CSS @property Generator
A plain CSS custom property like --angle: 0deg is just a string to the browser, which is why you cannot smoothly animate or transition it. The @property at-rule registers a custom property with a real type, so the browser knows how to interpolate it and gains type checking and a guaranteed fallback. This generator builds that rule for you: enter a Property name, pick a Syntax (the value type, such as <angle>, <color>, <length>, <percentage>, or <number>), set an Initial value, and choose whether it inherits. The CSS panel writes the complete @property block plus a ready-made @keyframes usage example that animates it. The live preview registers the same value type and animates it in front of you, so you can see a conic gradient rotate, a color glow, or a box scale, the exact behavior that is impossible with an unregistered variable.
CSS
Live preview
How to Register a CSS @property
- Name the property - Type a custom property name in Property name; it is normalized to start with the required double dash.
- Pick the value type - Choose a Syntax from the dropdown; the Initial value fills with a sensible default for that type.
- Set the initial value and inheritance - Edit Initial value and tick inherits if descendant elements should receive the value.
- Watch it animate - Keep Animate the property in the preview checked to see the registered value transition live, then untick it to pause.

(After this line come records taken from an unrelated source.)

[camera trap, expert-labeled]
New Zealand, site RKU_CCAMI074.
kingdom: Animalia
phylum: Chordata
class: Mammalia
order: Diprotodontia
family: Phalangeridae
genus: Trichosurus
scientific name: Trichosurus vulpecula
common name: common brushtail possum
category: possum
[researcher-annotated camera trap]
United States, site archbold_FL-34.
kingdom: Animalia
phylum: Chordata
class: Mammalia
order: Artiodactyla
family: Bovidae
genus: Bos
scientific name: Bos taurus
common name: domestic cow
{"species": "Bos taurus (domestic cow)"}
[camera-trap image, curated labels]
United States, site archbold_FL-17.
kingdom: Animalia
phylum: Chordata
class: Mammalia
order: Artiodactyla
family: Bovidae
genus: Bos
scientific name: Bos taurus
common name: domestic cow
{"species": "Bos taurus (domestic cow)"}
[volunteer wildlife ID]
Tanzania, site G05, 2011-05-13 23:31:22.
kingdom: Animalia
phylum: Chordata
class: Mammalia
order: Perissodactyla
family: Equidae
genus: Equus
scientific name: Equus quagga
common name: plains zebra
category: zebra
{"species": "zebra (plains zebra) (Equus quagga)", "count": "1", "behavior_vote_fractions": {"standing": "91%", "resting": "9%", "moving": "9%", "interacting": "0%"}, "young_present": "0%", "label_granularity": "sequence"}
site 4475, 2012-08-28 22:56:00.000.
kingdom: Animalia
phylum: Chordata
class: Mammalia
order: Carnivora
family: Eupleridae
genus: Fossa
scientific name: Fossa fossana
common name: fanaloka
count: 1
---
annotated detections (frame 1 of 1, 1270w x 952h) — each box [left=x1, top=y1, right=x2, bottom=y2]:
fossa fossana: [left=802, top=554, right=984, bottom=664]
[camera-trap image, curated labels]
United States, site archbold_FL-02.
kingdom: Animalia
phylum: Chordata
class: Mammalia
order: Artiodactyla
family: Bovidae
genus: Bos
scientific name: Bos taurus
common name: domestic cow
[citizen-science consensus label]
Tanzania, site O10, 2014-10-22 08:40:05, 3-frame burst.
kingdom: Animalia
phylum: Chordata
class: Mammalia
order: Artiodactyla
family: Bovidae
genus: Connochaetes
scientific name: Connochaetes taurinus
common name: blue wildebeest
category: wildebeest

- Copy the CSS - Click Copy to grab the @property rule and the animation example, and paste them into your stylesheet.
Why This Tool?
The pages that rank for @property are reference docs and explainer posts. They describe the syntax, but you cannot try it there, and the single most compelling reason to register a property, that it becomes animatable, is exactly the part that a static code block cannot show. This tool is the interactive counterpart: change the type and watch the registered value actually interpolate, which makes the difference from a normal variable obvious in a second rather than a paragraph.
The mechanics worth remembering: the syntax descriptor is what unlocks animation, because once the browser knows a value is an <angle> rather than an arbitrary string it can compute the in-between frames. The initial-value is mandatory for any syntax other than the universal *, and inherits: false is the right default for most visual properties so a parent's value does not leak into children. A practical tip: registering --angle as <angle> is the canonical way to animate a conic-gradient rotation, which plain custom properties simply cannot do.